### Text section

********

Pope expresses 'shame' over Church response to sexual abuse survivors following French report

Pope Francis on Wednesday called a report detailing decades of abuse in the French Catholic Church "a moment of shame," and called upon leaders of the Church to ensure "similar tragedies" never happen again.

Francis was speaking a day after a landmark report found that members of the Catholic clergy in France sexually abused an estimated 216,000 minors over the past seven decades and that the Church prioritized the protection of the institution over survivors who were urged to stay silent.

The number of abused minors rises to an estimated 330,000 when including victims of people who were not clergy but had other links to the Church, such as Catholic schools and youth programs.

The damning French report follows similar investigations in other countries that have dealt a blow to the reputation of the Catholic Church in recent years.

In his weekly remarks at the Vatican on Wednesday morning, the Pope expressed his shame that the Church has ignored sexual abuse victims for too long, saying that he wants the Church to be a "safe home for everyone."

The Pope did not directly address allegations of ongoing abuse in his Wednesday comments. However, he encouraged bishops and Church leaders to "continue to make every effort to ensure that similar tragedies do not happen again."

"I express closeness and paternal support to the priests of France in the face of this evidence," he said, adding: "It is hard. But is it healthy."

Francis also assured sexual abuse survivors of his prayers and said: "I wish to express my sorrow and my pain to the victims for the trauma that they have suffered and also my shame, our shame, my shame for the too long incapacity of the church to put them at the center of its attention."

The report said that "the Catholic Church is the place where the prevalence of sexual violence is at its highest, other than in family and friend circles." It found that children were also more likely to abused within Church settings than in state-run schools or summer camps.

********

### Written problem 1
In the article on the French abuse report, shorten the paragraph that begins "Francis was speaking a day after" to one sentence that keeps its main facts.
### Written problem 2
Answer these questions from the article on the French abuse report:
(a) What is the estimated number of abused minors when victims of people with other links to the Church are included?
(b) Where did the Pope make his Wednesday remarks?
(c) What did the Pope say he wants the Church to be?
### Written problem 3
Write a continuation of the article on the Pope's response to the French abuse report, starting after its final paragraph.

### Dataset excerpts

********

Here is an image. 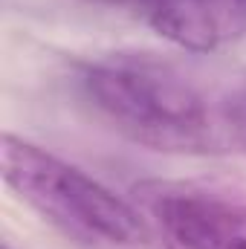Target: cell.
<instances>
[{
    "label": "cell",
    "mask_w": 246,
    "mask_h": 249,
    "mask_svg": "<svg viewBox=\"0 0 246 249\" xmlns=\"http://www.w3.org/2000/svg\"><path fill=\"white\" fill-rule=\"evenodd\" d=\"M78 90L110 127L157 151L209 154L232 133L188 75L154 58L113 55L84 64Z\"/></svg>",
    "instance_id": "obj_1"
},
{
    "label": "cell",
    "mask_w": 246,
    "mask_h": 249,
    "mask_svg": "<svg viewBox=\"0 0 246 249\" xmlns=\"http://www.w3.org/2000/svg\"><path fill=\"white\" fill-rule=\"evenodd\" d=\"M0 168L6 186L70 241L90 249H157L139 209L41 145L3 133Z\"/></svg>",
    "instance_id": "obj_2"
},
{
    "label": "cell",
    "mask_w": 246,
    "mask_h": 249,
    "mask_svg": "<svg viewBox=\"0 0 246 249\" xmlns=\"http://www.w3.org/2000/svg\"><path fill=\"white\" fill-rule=\"evenodd\" d=\"M142 194L177 249H246V200L191 186H145Z\"/></svg>",
    "instance_id": "obj_3"
},
{
    "label": "cell",
    "mask_w": 246,
    "mask_h": 249,
    "mask_svg": "<svg viewBox=\"0 0 246 249\" xmlns=\"http://www.w3.org/2000/svg\"><path fill=\"white\" fill-rule=\"evenodd\" d=\"M124 6L145 18V23L165 41L211 53L246 35V0H93Z\"/></svg>",
    "instance_id": "obj_4"
},
{
    "label": "cell",
    "mask_w": 246,
    "mask_h": 249,
    "mask_svg": "<svg viewBox=\"0 0 246 249\" xmlns=\"http://www.w3.org/2000/svg\"><path fill=\"white\" fill-rule=\"evenodd\" d=\"M229 124H232V130H235V136L246 142V93H241L232 105H229Z\"/></svg>",
    "instance_id": "obj_5"
},
{
    "label": "cell",
    "mask_w": 246,
    "mask_h": 249,
    "mask_svg": "<svg viewBox=\"0 0 246 249\" xmlns=\"http://www.w3.org/2000/svg\"><path fill=\"white\" fill-rule=\"evenodd\" d=\"M3 249H12V247H9V244H3Z\"/></svg>",
    "instance_id": "obj_6"
}]
</instances>
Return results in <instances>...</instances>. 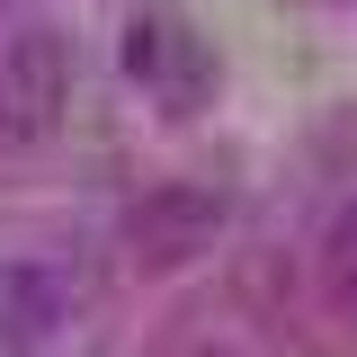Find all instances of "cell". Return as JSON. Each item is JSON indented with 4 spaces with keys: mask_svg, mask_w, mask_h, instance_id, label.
<instances>
[{
    "mask_svg": "<svg viewBox=\"0 0 357 357\" xmlns=\"http://www.w3.org/2000/svg\"><path fill=\"white\" fill-rule=\"evenodd\" d=\"M72 116V45L54 27H18L0 45V143L27 152V143H54Z\"/></svg>",
    "mask_w": 357,
    "mask_h": 357,
    "instance_id": "cell-1",
    "label": "cell"
},
{
    "mask_svg": "<svg viewBox=\"0 0 357 357\" xmlns=\"http://www.w3.org/2000/svg\"><path fill=\"white\" fill-rule=\"evenodd\" d=\"M223 215H232V197H223L215 178H161V188H143V206L126 215V259L143 277H170L197 250H215Z\"/></svg>",
    "mask_w": 357,
    "mask_h": 357,
    "instance_id": "cell-2",
    "label": "cell"
},
{
    "mask_svg": "<svg viewBox=\"0 0 357 357\" xmlns=\"http://www.w3.org/2000/svg\"><path fill=\"white\" fill-rule=\"evenodd\" d=\"M63 321H72V286H63V268H45V259L0 268V349H45Z\"/></svg>",
    "mask_w": 357,
    "mask_h": 357,
    "instance_id": "cell-3",
    "label": "cell"
},
{
    "mask_svg": "<svg viewBox=\"0 0 357 357\" xmlns=\"http://www.w3.org/2000/svg\"><path fill=\"white\" fill-rule=\"evenodd\" d=\"M126 72H134V81H152L170 107H188V98H197V81H206L197 45L178 36V27H161V18H134V27H126Z\"/></svg>",
    "mask_w": 357,
    "mask_h": 357,
    "instance_id": "cell-4",
    "label": "cell"
},
{
    "mask_svg": "<svg viewBox=\"0 0 357 357\" xmlns=\"http://www.w3.org/2000/svg\"><path fill=\"white\" fill-rule=\"evenodd\" d=\"M321 286H331V304L357 312V206L331 215V241H321Z\"/></svg>",
    "mask_w": 357,
    "mask_h": 357,
    "instance_id": "cell-5",
    "label": "cell"
}]
</instances>
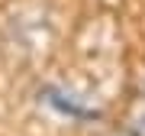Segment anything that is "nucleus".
<instances>
[{
  "mask_svg": "<svg viewBox=\"0 0 145 136\" xmlns=\"http://www.w3.org/2000/svg\"><path fill=\"white\" fill-rule=\"evenodd\" d=\"M42 94H45V100H48L52 107H58V110H61V114H68V117H78V120L100 117V110H93V107H81L71 94H65V91H58V88H45Z\"/></svg>",
  "mask_w": 145,
  "mask_h": 136,
  "instance_id": "f257e3e1",
  "label": "nucleus"
},
{
  "mask_svg": "<svg viewBox=\"0 0 145 136\" xmlns=\"http://www.w3.org/2000/svg\"><path fill=\"white\" fill-rule=\"evenodd\" d=\"M129 133L132 136H145V100H139L129 117Z\"/></svg>",
  "mask_w": 145,
  "mask_h": 136,
  "instance_id": "f03ea898",
  "label": "nucleus"
},
{
  "mask_svg": "<svg viewBox=\"0 0 145 136\" xmlns=\"http://www.w3.org/2000/svg\"><path fill=\"white\" fill-rule=\"evenodd\" d=\"M113 136H132V133H129V130H123V133H113Z\"/></svg>",
  "mask_w": 145,
  "mask_h": 136,
  "instance_id": "7ed1b4c3",
  "label": "nucleus"
}]
</instances>
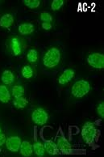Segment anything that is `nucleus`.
I'll return each instance as SVG.
<instances>
[{
    "label": "nucleus",
    "mask_w": 104,
    "mask_h": 157,
    "mask_svg": "<svg viewBox=\"0 0 104 157\" xmlns=\"http://www.w3.org/2000/svg\"><path fill=\"white\" fill-rule=\"evenodd\" d=\"M97 133L98 130L95 127V125L93 122L87 121L82 126L81 135L85 143H87L88 145H91L94 144L97 137Z\"/></svg>",
    "instance_id": "1"
},
{
    "label": "nucleus",
    "mask_w": 104,
    "mask_h": 157,
    "mask_svg": "<svg viewBox=\"0 0 104 157\" xmlns=\"http://www.w3.org/2000/svg\"><path fill=\"white\" fill-rule=\"evenodd\" d=\"M61 60V52L56 47H52L45 53L43 58L44 65L48 68H53L58 66Z\"/></svg>",
    "instance_id": "2"
},
{
    "label": "nucleus",
    "mask_w": 104,
    "mask_h": 157,
    "mask_svg": "<svg viewBox=\"0 0 104 157\" xmlns=\"http://www.w3.org/2000/svg\"><path fill=\"white\" fill-rule=\"evenodd\" d=\"M90 92L91 84L85 79H80L75 82L71 89V93L75 98H82Z\"/></svg>",
    "instance_id": "3"
},
{
    "label": "nucleus",
    "mask_w": 104,
    "mask_h": 157,
    "mask_svg": "<svg viewBox=\"0 0 104 157\" xmlns=\"http://www.w3.org/2000/svg\"><path fill=\"white\" fill-rule=\"evenodd\" d=\"M32 120L37 126H44L48 122L49 114L43 108H37L32 113Z\"/></svg>",
    "instance_id": "4"
},
{
    "label": "nucleus",
    "mask_w": 104,
    "mask_h": 157,
    "mask_svg": "<svg viewBox=\"0 0 104 157\" xmlns=\"http://www.w3.org/2000/svg\"><path fill=\"white\" fill-rule=\"evenodd\" d=\"M87 63L91 67L102 69L104 68V54L101 53H92L89 54Z\"/></svg>",
    "instance_id": "5"
},
{
    "label": "nucleus",
    "mask_w": 104,
    "mask_h": 157,
    "mask_svg": "<svg viewBox=\"0 0 104 157\" xmlns=\"http://www.w3.org/2000/svg\"><path fill=\"white\" fill-rule=\"evenodd\" d=\"M57 145L61 152L65 155H70L73 153V148L69 142L64 136H59L57 140Z\"/></svg>",
    "instance_id": "6"
},
{
    "label": "nucleus",
    "mask_w": 104,
    "mask_h": 157,
    "mask_svg": "<svg viewBox=\"0 0 104 157\" xmlns=\"http://www.w3.org/2000/svg\"><path fill=\"white\" fill-rule=\"evenodd\" d=\"M21 139L19 136H10L6 139V147L7 150L11 152H17L20 151V145H21Z\"/></svg>",
    "instance_id": "7"
},
{
    "label": "nucleus",
    "mask_w": 104,
    "mask_h": 157,
    "mask_svg": "<svg viewBox=\"0 0 104 157\" xmlns=\"http://www.w3.org/2000/svg\"><path fill=\"white\" fill-rule=\"evenodd\" d=\"M74 75H75V72L73 69H66L65 70L63 73L60 75V77L58 78V83L61 85H65L66 84L73 79V78L74 77Z\"/></svg>",
    "instance_id": "8"
},
{
    "label": "nucleus",
    "mask_w": 104,
    "mask_h": 157,
    "mask_svg": "<svg viewBox=\"0 0 104 157\" xmlns=\"http://www.w3.org/2000/svg\"><path fill=\"white\" fill-rule=\"evenodd\" d=\"M44 149H45V151L49 155H56L59 153V149L58 147V145L52 140H45L44 143Z\"/></svg>",
    "instance_id": "9"
},
{
    "label": "nucleus",
    "mask_w": 104,
    "mask_h": 157,
    "mask_svg": "<svg viewBox=\"0 0 104 157\" xmlns=\"http://www.w3.org/2000/svg\"><path fill=\"white\" fill-rule=\"evenodd\" d=\"M20 154L23 155V156H31L32 155V152H33V148H32V144H30L28 141H23L21 143V145H20Z\"/></svg>",
    "instance_id": "10"
},
{
    "label": "nucleus",
    "mask_w": 104,
    "mask_h": 157,
    "mask_svg": "<svg viewBox=\"0 0 104 157\" xmlns=\"http://www.w3.org/2000/svg\"><path fill=\"white\" fill-rule=\"evenodd\" d=\"M14 17L11 14H4L0 18V27L3 29H8L13 25Z\"/></svg>",
    "instance_id": "11"
},
{
    "label": "nucleus",
    "mask_w": 104,
    "mask_h": 157,
    "mask_svg": "<svg viewBox=\"0 0 104 157\" xmlns=\"http://www.w3.org/2000/svg\"><path fill=\"white\" fill-rule=\"evenodd\" d=\"M1 80L5 85L11 84L15 80V75H14L13 72L9 70H5L1 75Z\"/></svg>",
    "instance_id": "12"
},
{
    "label": "nucleus",
    "mask_w": 104,
    "mask_h": 157,
    "mask_svg": "<svg viewBox=\"0 0 104 157\" xmlns=\"http://www.w3.org/2000/svg\"><path fill=\"white\" fill-rule=\"evenodd\" d=\"M18 30L22 35H30L34 32V25L31 23H24L19 26Z\"/></svg>",
    "instance_id": "13"
},
{
    "label": "nucleus",
    "mask_w": 104,
    "mask_h": 157,
    "mask_svg": "<svg viewBox=\"0 0 104 157\" xmlns=\"http://www.w3.org/2000/svg\"><path fill=\"white\" fill-rule=\"evenodd\" d=\"M11 49L15 56H19L21 54V44L17 37H13L11 40Z\"/></svg>",
    "instance_id": "14"
},
{
    "label": "nucleus",
    "mask_w": 104,
    "mask_h": 157,
    "mask_svg": "<svg viewBox=\"0 0 104 157\" xmlns=\"http://www.w3.org/2000/svg\"><path fill=\"white\" fill-rule=\"evenodd\" d=\"M11 100V93L5 85H0V101L7 103Z\"/></svg>",
    "instance_id": "15"
},
{
    "label": "nucleus",
    "mask_w": 104,
    "mask_h": 157,
    "mask_svg": "<svg viewBox=\"0 0 104 157\" xmlns=\"http://www.w3.org/2000/svg\"><path fill=\"white\" fill-rule=\"evenodd\" d=\"M32 148H33L34 153L37 156H44V154H45V149H44V144H42L41 142H35L33 145H32Z\"/></svg>",
    "instance_id": "16"
},
{
    "label": "nucleus",
    "mask_w": 104,
    "mask_h": 157,
    "mask_svg": "<svg viewBox=\"0 0 104 157\" xmlns=\"http://www.w3.org/2000/svg\"><path fill=\"white\" fill-rule=\"evenodd\" d=\"M28 105V101L24 97H20V98H15L13 101V105L15 106V108L18 109H22L27 107V105Z\"/></svg>",
    "instance_id": "17"
},
{
    "label": "nucleus",
    "mask_w": 104,
    "mask_h": 157,
    "mask_svg": "<svg viewBox=\"0 0 104 157\" xmlns=\"http://www.w3.org/2000/svg\"><path fill=\"white\" fill-rule=\"evenodd\" d=\"M11 93L15 98H20L24 95V88L21 85H15L11 89Z\"/></svg>",
    "instance_id": "18"
},
{
    "label": "nucleus",
    "mask_w": 104,
    "mask_h": 157,
    "mask_svg": "<svg viewBox=\"0 0 104 157\" xmlns=\"http://www.w3.org/2000/svg\"><path fill=\"white\" fill-rule=\"evenodd\" d=\"M27 59L30 63H35L38 59V53L35 49H30L27 54Z\"/></svg>",
    "instance_id": "19"
},
{
    "label": "nucleus",
    "mask_w": 104,
    "mask_h": 157,
    "mask_svg": "<svg viewBox=\"0 0 104 157\" xmlns=\"http://www.w3.org/2000/svg\"><path fill=\"white\" fill-rule=\"evenodd\" d=\"M22 75L24 78H31L33 76V70L30 66H24L22 69Z\"/></svg>",
    "instance_id": "20"
},
{
    "label": "nucleus",
    "mask_w": 104,
    "mask_h": 157,
    "mask_svg": "<svg viewBox=\"0 0 104 157\" xmlns=\"http://www.w3.org/2000/svg\"><path fill=\"white\" fill-rule=\"evenodd\" d=\"M24 4L26 5V7L31 8V9H35L39 7L40 5V1L39 0H24Z\"/></svg>",
    "instance_id": "21"
},
{
    "label": "nucleus",
    "mask_w": 104,
    "mask_h": 157,
    "mask_svg": "<svg viewBox=\"0 0 104 157\" xmlns=\"http://www.w3.org/2000/svg\"><path fill=\"white\" fill-rule=\"evenodd\" d=\"M64 4L63 0H53L51 3V8L53 11H58Z\"/></svg>",
    "instance_id": "22"
},
{
    "label": "nucleus",
    "mask_w": 104,
    "mask_h": 157,
    "mask_svg": "<svg viewBox=\"0 0 104 157\" xmlns=\"http://www.w3.org/2000/svg\"><path fill=\"white\" fill-rule=\"evenodd\" d=\"M40 18L43 22L51 23L53 21V16H52V15L48 13V12H42V13L40 14Z\"/></svg>",
    "instance_id": "23"
},
{
    "label": "nucleus",
    "mask_w": 104,
    "mask_h": 157,
    "mask_svg": "<svg viewBox=\"0 0 104 157\" xmlns=\"http://www.w3.org/2000/svg\"><path fill=\"white\" fill-rule=\"evenodd\" d=\"M96 111H97V113L99 115V117L101 118H104V102H101L99 103V105L97 106V109H96Z\"/></svg>",
    "instance_id": "24"
},
{
    "label": "nucleus",
    "mask_w": 104,
    "mask_h": 157,
    "mask_svg": "<svg viewBox=\"0 0 104 157\" xmlns=\"http://www.w3.org/2000/svg\"><path fill=\"white\" fill-rule=\"evenodd\" d=\"M6 139H7V138H6L4 134H2V132L0 133V147L4 145L5 143H6Z\"/></svg>",
    "instance_id": "25"
},
{
    "label": "nucleus",
    "mask_w": 104,
    "mask_h": 157,
    "mask_svg": "<svg viewBox=\"0 0 104 157\" xmlns=\"http://www.w3.org/2000/svg\"><path fill=\"white\" fill-rule=\"evenodd\" d=\"M42 28L44 30H50L52 29V24L51 23L43 22L42 23Z\"/></svg>",
    "instance_id": "26"
},
{
    "label": "nucleus",
    "mask_w": 104,
    "mask_h": 157,
    "mask_svg": "<svg viewBox=\"0 0 104 157\" xmlns=\"http://www.w3.org/2000/svg\"><path fill=\"white\" fill-rule=\"evenodd\" d=\"M2 132V129H1V128H0V133Z\"/></svg>",
    "instance_id": "27"
}]
</instances>
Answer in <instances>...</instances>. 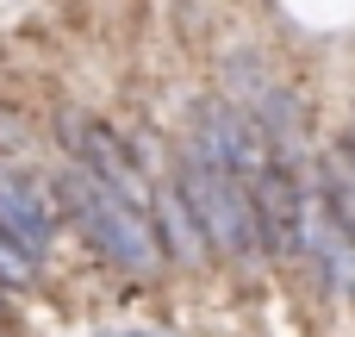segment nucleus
Returning <instances> with one entry per match:
<instances>
[{
    "mask_svg": "<svg viewBox=\"0 0 355 337\" xmlns=\"http://www.w3.org/2000/svg\"><path fill=\"white\" fill-rule=\"evenodd\" d=\"M56 206L69 213V225L112 263V269H125V275H150L156 263H162V238H156V219H150V206H131L119 188H106L100 175H87V169H62L56 175Z\"/></svg>",
    "mask_w": 355,
    "mask_h": 337,
    "instance_id": "nucleus-1",
    "label": "nucleus"
},
{
    "mask_svg": "<svg viewBox=\"0 0 355 337\" xmlns=\"http://www.w3.org/2000/svg\"><path fill=\"white\" fill-rule=\"evenodd\" d=\"M175 188H181L187 206L200 213V225H206V238H212L218 256H231V263H256V256H268V250H262V225H256L250 181H237L231 169H218L206 150L187 144L181 163H175Z\"/></svg>",
    "mask_w": 355,
    "mask_h": 337,
    "instance_id": "nucleus-2",
    "label": "nucleus"
},
{
    "mask_svg": "<svg viewBox=\"0 0 355 337\" xmlns=\"http://www.w3.org/2000/svg\"><path fill=\"white\" fill-rule=\"evenodd\" d=\"M56 131H62V150L75 156V169L100 175V181L119 188L131 206H150V200H156V188L137 175V156L125 150V138H119L106 119H94V113H81V106H62V113H56Z\"/></svg>",
    "mask_w": 355,
    "mask_h": 337,
    "instance_id": "nucleus-3",
    "label": "nucleus"
},
{
    "mask_svg": "<svg viewBox=\"0 0 355 337\" xmlns=\"http://www.w3.org/2000/svg\"><path fill=\"white\" fill-rule=\"evenodd\" d=\"M193 150H206L218 169H231L237 181H256L268 163H275V150H268V138L256 131V119L231 100V94H206L200 106H193Z\"/></svg>",
    "mask_w": 355,
    "mask_h": 337,
    "instance_id": "nucleus-4",
    "label": "nucleus"
},
{
    "mask_svg": "<svg viewBox=\"0 0 355 337\" xmlns=\"http://www.w3.org/2000/svg\"><path fill=\"white\" fill-rule=\"evenodd\" d=\"M250 200H256L262 250H268V256H306V213H312V194H300L293 169H287V163H268V169L250 181Z\"/></svg>",
    "mask_w": 355,
    "mask_h": 337,
    "instance_id": "nucleus-5",
    "label": "nucleus"
},
{
    "mask_svg": "<svg viewBox=\"0 0 355 337\" xmlns=\"http://www.w3.org/2000/svg\"><path fill=\"white\" fill-rule=\"evenodd\" d=\"M0 231L25 250L31 263H44V256H50V244H56L50 200L37 194V181H31V175H19V169H6V163H0Z\"/></svg>",
    "mask_w": 355,
    "mask_h": 337,
    "instance_id": "nucleus-6",
    "label": "nucleus"
},
{
    "mask_svg": "<svg viewBox=\"0 0 355 337\" xmlns=\"http://www.w3.org/2000/svg\"><path fill=\"white\" fill-rule=\"evenodd\" d=\"M150 219H156L162 256L187 263V269H200V263L212 256V238H206V225H200V213L187 206V194H181V188H156V200H150Z\"/></svg>",
    "mask_w": 355,
    "mask_h": 337,
    "instance_id": "nucleus-7",
    "label": "nucleus"
},
{
    "mask_svg": "<svg viewBox=\"0 0 355 337\" xmlns=\"http://www.w3.org/2000/svg\"><path fill=\"white\" fill-rule=\"evenodd\" d=\"M31 275H37V263L0 231V288H31Z\"/></svg>",
    "mask_w": 355,
    "mask_h": 337,
    "instance_id": "nucleus-8",
    "label": "nucleus"
},
{
    "mask_svg": "<svg viewBox=\"0 0 355 337\" xmlns=\"http://www.w3.org/2000/svg\"><path fill=\"white\" fill-rule=\"evenodd\" d=\"M100 337H156V331H100Z\"/></svg>",
    "mask_w": 355,
    "mask_h": 337,
    "instance_id": "nucleus-9",
    "label": "nucleus"
},
{
    "mask_svg": "<svg viewBox=\"0 0 355 337\" xmlns=\"http://www.w3.org/2000/svg\"><path fill=\"white\" fill-rule=\"evenodd\" d=\"M0 313H6V288H0Z\"/></svg>",
    "mask_w": 355,
    "mask_h": 337,
    "instance_id": "nucleus-10",
    "label": "nucleus"
}]
</instances>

********

### Right answer 1
A day before Francis spoke, a landmark report found that Catholic clergy in France had sexually abused an estimated 216,000 minors over seven decades and that the Church had protected itself over survivors, who were urged to stay silent.

### Right answer 2
(a) An estimated 330,000.
(b) At the Vatican, in his weekly remarks on Wednesday morning.
(c) A "safe home for everyone."

### Right answer 3
Jean-Marc Sauvé, the president of the Independent Commission on Sexual Abuse in the Church (CIASE) which authored the report, said Tuesday that while most of the violence happened between 1950 and 1968, it still persists today.

Abuse of minors within the Church accounts for close to 4% of all sexual violence in France, according to Sauvé.

"The problem is not behind us, it is still here," he said.

Between 2,900 and 3,200 abusers were estimated to have worked in the French Catholic Church between 1950 and 2020, out of a total of 115,000 priests and other clerics, according to the report.

And while the Church has taken "important steps" to prevent sexual violence in recent years, the report described them as reactive and insufficient, warning that although "these acts of violence were in decline up until the early 1990s, they have since stopped decreasing.

More than half the abuses detailed in the report occurred before 1969, when the Church in France ignored abuse by people it put in power, according to Sauvé.

"This first period ... is marked by absolutely total indifference of the Church towards victims. The suffering of victims, the harm (suffered by) victims, the trauma of victims, in fact, does not exist," Sauvé told CNN.

Over 70 years, "the Church's attitude could be summarized as one of concealment, relativization or even denial, with only a very recent recognition dating from 2015, and even then, unequally accepted by dioceses and religious institutions," the report said.